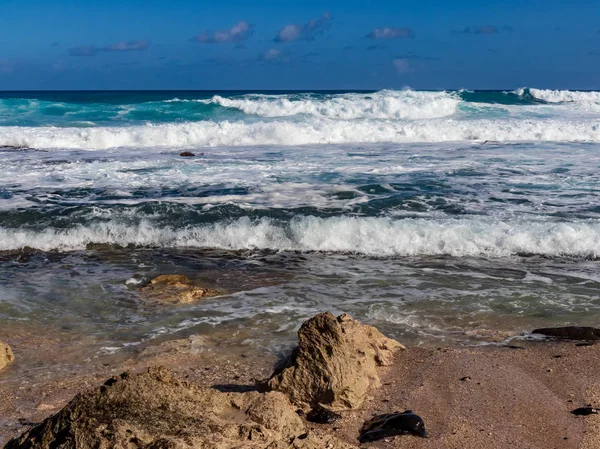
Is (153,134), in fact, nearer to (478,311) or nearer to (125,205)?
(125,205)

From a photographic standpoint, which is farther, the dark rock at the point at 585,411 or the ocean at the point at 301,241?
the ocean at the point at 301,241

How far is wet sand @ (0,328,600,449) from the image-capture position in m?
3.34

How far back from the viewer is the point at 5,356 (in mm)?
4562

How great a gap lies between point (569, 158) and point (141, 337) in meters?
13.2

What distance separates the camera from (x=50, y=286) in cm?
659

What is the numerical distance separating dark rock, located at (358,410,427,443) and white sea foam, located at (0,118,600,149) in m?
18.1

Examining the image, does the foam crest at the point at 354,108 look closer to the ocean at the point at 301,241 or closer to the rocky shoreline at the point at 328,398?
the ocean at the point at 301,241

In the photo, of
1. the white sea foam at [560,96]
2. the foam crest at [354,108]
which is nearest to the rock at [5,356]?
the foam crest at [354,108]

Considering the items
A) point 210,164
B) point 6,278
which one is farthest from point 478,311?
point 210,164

==

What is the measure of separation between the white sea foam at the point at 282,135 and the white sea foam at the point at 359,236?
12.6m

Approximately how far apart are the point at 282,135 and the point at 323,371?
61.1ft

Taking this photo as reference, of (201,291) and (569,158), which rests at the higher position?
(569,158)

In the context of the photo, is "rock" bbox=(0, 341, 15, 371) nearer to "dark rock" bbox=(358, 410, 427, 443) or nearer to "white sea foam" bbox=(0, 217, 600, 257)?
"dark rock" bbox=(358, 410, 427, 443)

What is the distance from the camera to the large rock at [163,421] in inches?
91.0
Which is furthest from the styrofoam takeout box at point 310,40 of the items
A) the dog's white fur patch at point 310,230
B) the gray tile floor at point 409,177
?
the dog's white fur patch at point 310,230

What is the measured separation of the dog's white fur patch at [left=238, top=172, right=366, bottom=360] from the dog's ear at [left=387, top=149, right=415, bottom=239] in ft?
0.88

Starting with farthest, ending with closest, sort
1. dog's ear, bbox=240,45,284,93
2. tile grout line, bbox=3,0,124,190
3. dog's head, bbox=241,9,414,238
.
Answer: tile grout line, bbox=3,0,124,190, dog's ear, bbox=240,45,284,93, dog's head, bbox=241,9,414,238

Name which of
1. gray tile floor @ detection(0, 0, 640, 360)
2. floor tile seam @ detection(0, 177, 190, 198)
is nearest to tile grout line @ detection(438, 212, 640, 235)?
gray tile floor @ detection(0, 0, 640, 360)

## Required task
From the listing above, copy out every line that contains the string "bbox".

## Answer to the problem
In the context of the photo, is "rock" bbox=(0, 341, 15, 371) nearer to "dark rock" bbox=(358, 410, 427, 443) or nearer to "white sea foam" bbox=(0, 217, 600, 257)?
"dark rock" bbox=(358, 410, 427, 443)
1. dog's ear, bbox=240,45,284,93
2. tile grout line, bbox=3,0,124,190
3. dog's head, bbox=241,9,414,238
Answer: tile grout line, bbox=3,0,124,190, dog's ear, bbox=240,45,284,93, dog's head, bbox=241,9,414,238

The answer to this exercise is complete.